### Extract to read
-.-.-
In the twilight landscape of a wounded Maghreb—fractured between the broken promises of modernity and the ruins of an unfinished transition—An Unknown Woman in Tunis takes shape as a work that cloaks a moral tale in the guise of a story, but is in truth an indictment. Not against a single executioner, but against a social and economic structure that processes women’s bodies as materials for exchange and blackmail, within a gendered economy of privilege and punishment.
Aya—an impermanent name, destined to dissolve—is a young working-class woman from the arid interior, functional as labor force and invisible as political subject. Her youth is already mortgaged: at fourteen, she is a commodity for family survival; at twenty, she is flexible labor and erotic bargaining chip in a hotel system where power is measured in broken promises and locked rooms. Her relationship with Youssef—hotel manager and dominus—is an implicit contract of protection and exploitation, desire and dependency: the promise of emancipation in exchange for silence and obedience. Her erotic/capital body becomes the only recognized currency in the language of social mobility.
-.-.-
### Work to complete
In the passage about An Unknown Woman in Tunis, what position does Youssef hold?

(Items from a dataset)
-.-.-
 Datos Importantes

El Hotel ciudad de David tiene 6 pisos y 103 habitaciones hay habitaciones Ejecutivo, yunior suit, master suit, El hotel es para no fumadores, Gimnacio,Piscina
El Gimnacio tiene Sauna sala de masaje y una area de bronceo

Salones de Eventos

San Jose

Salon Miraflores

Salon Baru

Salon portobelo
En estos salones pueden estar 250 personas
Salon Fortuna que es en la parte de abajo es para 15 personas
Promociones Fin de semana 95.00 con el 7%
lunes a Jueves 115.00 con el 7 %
-.-.-
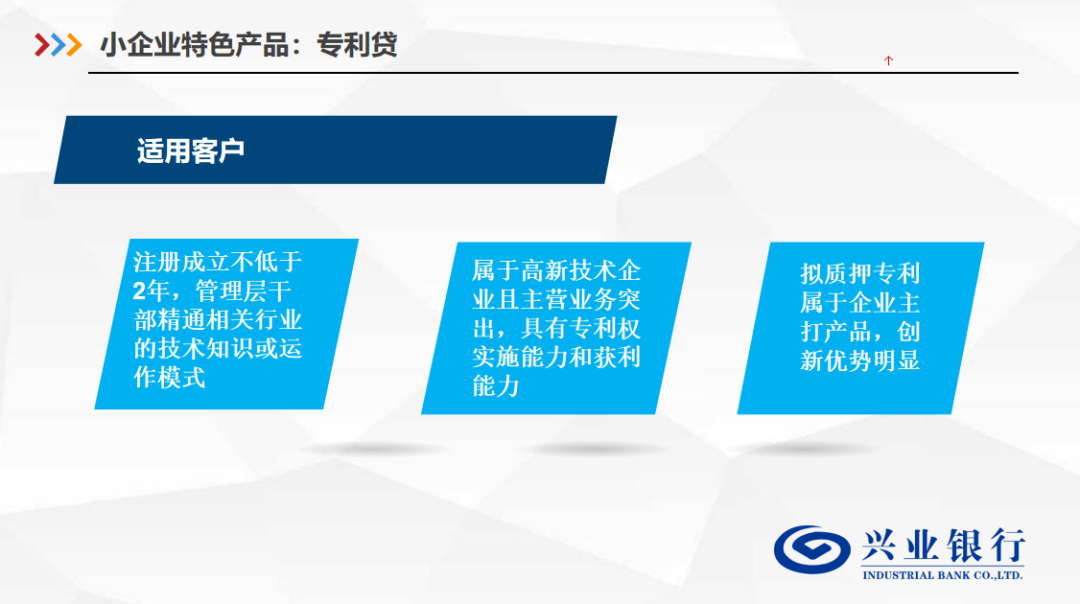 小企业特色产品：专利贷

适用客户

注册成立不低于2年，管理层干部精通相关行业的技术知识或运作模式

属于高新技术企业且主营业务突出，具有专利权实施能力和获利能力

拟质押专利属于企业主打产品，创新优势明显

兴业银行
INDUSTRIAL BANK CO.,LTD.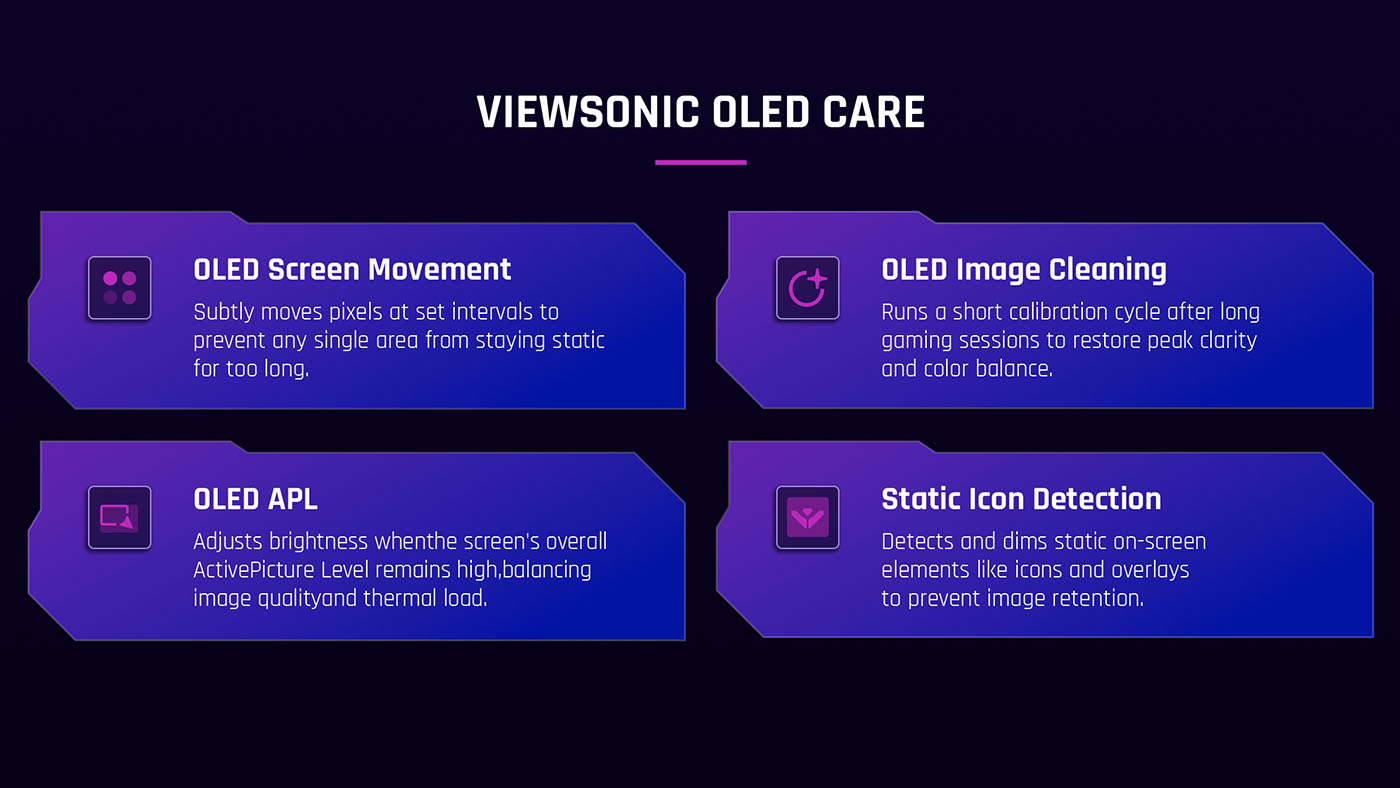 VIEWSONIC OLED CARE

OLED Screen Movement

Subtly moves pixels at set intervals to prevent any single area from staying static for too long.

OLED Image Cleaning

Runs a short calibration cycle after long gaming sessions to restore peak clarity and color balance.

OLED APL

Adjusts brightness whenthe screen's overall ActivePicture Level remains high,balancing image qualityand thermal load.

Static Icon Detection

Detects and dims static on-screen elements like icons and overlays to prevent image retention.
-.-.-
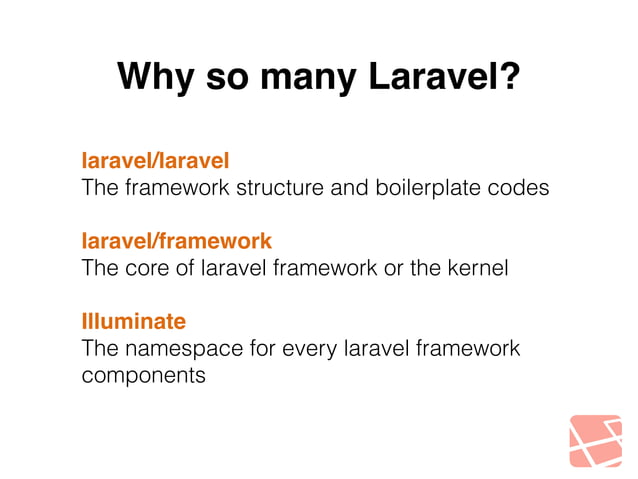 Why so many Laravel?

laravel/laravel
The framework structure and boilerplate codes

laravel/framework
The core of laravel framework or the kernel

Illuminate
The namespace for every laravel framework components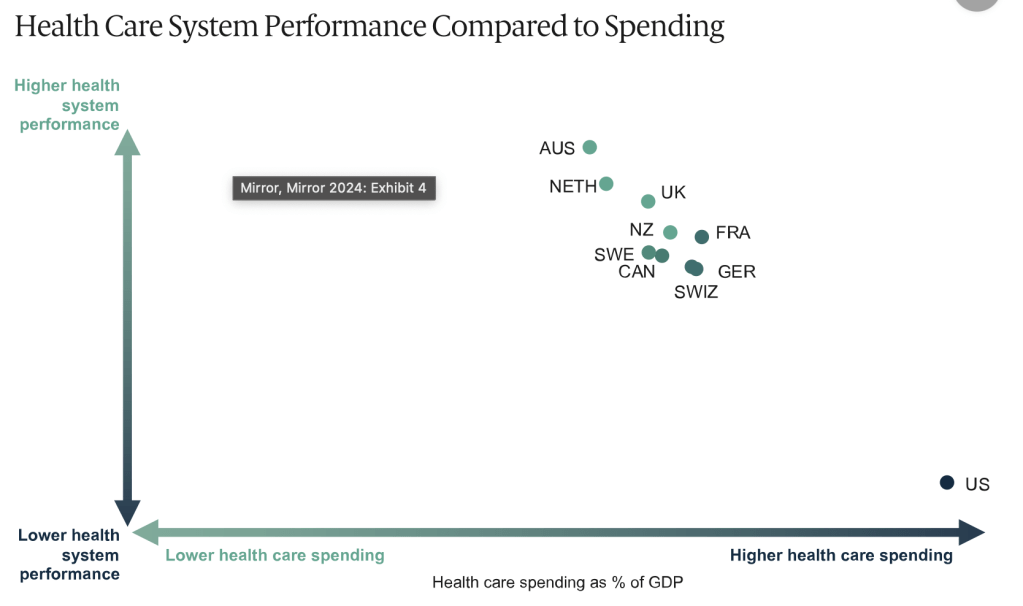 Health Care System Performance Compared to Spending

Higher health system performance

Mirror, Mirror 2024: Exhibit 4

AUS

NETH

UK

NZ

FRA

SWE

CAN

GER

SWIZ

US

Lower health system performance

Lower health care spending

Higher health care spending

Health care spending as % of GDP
-.-.-
### Response area
He is the hotel manager.